- Short task:
Duplicate the lines of the records below, beginning at the line that contains "this 866×1390 image." and stopping after the line that contains "damaged car [135, 547, 866, 1045]".

- Supplied data:
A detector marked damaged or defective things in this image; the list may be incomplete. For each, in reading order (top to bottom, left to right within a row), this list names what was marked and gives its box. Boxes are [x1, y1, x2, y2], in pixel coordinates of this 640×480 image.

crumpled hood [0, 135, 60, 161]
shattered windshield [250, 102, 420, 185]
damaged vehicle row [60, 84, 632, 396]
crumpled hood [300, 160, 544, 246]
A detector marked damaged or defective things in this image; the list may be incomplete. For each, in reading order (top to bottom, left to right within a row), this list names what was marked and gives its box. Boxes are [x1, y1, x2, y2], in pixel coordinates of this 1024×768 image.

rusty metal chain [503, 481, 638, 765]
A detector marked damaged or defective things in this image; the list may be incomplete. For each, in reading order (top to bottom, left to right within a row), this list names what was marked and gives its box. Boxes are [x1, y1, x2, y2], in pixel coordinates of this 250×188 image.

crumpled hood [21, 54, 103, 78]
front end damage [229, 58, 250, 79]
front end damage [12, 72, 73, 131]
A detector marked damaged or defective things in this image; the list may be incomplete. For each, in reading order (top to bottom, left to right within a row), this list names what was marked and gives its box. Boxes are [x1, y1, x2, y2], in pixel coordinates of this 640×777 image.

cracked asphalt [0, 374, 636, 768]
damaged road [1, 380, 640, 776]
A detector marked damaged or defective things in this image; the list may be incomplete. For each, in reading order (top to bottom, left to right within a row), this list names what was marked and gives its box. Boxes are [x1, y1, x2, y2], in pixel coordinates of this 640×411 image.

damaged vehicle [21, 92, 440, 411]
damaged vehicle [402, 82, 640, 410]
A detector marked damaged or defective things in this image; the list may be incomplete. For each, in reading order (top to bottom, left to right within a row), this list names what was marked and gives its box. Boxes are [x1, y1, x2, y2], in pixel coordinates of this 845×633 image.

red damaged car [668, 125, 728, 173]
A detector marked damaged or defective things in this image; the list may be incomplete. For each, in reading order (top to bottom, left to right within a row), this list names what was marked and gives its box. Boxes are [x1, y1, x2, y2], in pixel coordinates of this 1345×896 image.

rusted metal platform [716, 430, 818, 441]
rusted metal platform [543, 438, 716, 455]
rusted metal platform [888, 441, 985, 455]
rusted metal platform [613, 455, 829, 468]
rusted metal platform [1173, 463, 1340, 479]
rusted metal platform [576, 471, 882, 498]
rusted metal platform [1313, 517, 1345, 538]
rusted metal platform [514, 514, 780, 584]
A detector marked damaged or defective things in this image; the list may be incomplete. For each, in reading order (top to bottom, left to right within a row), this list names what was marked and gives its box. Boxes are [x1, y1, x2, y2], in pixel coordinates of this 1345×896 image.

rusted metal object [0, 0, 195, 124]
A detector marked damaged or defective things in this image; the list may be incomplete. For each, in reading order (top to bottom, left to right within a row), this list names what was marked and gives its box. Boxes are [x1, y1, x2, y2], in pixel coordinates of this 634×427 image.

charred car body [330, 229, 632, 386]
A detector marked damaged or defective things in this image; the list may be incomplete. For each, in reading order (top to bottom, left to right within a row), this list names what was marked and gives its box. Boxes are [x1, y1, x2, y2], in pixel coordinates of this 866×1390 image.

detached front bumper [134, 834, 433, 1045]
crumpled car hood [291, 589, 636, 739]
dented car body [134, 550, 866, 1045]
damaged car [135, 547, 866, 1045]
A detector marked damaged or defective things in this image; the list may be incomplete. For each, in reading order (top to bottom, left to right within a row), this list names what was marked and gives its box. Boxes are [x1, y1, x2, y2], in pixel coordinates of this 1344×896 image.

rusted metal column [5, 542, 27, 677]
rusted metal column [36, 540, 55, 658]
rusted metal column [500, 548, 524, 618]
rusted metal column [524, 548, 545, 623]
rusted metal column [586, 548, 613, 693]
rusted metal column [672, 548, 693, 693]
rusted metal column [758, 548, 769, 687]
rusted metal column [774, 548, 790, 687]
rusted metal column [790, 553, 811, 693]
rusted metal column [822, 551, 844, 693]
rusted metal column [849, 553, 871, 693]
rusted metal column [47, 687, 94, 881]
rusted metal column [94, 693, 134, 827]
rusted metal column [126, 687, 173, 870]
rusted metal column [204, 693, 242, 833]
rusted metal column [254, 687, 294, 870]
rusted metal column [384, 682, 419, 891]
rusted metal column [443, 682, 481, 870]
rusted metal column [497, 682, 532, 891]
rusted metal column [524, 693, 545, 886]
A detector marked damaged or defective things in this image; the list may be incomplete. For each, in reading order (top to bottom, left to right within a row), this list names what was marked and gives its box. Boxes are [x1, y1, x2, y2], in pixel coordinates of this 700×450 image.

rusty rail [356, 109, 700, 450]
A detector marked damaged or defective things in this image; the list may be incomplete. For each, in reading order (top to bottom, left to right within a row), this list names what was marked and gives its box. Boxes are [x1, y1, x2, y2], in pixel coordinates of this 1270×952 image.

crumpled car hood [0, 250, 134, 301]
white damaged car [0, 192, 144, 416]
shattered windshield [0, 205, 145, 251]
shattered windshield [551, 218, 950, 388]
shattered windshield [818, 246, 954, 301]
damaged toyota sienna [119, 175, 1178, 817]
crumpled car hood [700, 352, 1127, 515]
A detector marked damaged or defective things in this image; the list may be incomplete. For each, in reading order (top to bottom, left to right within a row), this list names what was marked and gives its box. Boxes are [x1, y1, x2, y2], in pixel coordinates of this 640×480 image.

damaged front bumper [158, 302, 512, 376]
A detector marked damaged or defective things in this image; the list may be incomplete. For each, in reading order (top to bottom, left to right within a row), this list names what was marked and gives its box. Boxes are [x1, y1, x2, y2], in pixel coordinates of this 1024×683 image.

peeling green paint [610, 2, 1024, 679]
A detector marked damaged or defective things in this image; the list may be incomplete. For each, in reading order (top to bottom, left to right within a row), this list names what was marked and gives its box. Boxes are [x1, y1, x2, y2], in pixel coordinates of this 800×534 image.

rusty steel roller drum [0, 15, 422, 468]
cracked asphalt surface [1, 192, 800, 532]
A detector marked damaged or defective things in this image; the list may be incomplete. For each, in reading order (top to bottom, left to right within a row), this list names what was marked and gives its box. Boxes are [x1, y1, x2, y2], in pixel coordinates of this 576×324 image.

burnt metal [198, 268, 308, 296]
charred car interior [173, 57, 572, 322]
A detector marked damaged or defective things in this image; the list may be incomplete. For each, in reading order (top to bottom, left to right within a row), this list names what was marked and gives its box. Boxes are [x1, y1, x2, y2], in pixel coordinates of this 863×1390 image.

- Exercise answer:
A detector marked damaged or defective things in this image; the list may be incomplete. For each, in reading order (top to bottom, left to right within a row), this list names what was marked and gives its box. Boxes are [x1, y1, x2, y2], in pixel coordinates of this 866×1390 image.

detached front bumper [134, 834, 433, 1045]
crumpled car hood [291, 589, 636, 739]
dented car body [134, 550, 866, 1045]
damaged car [135, 547, 866, 1045]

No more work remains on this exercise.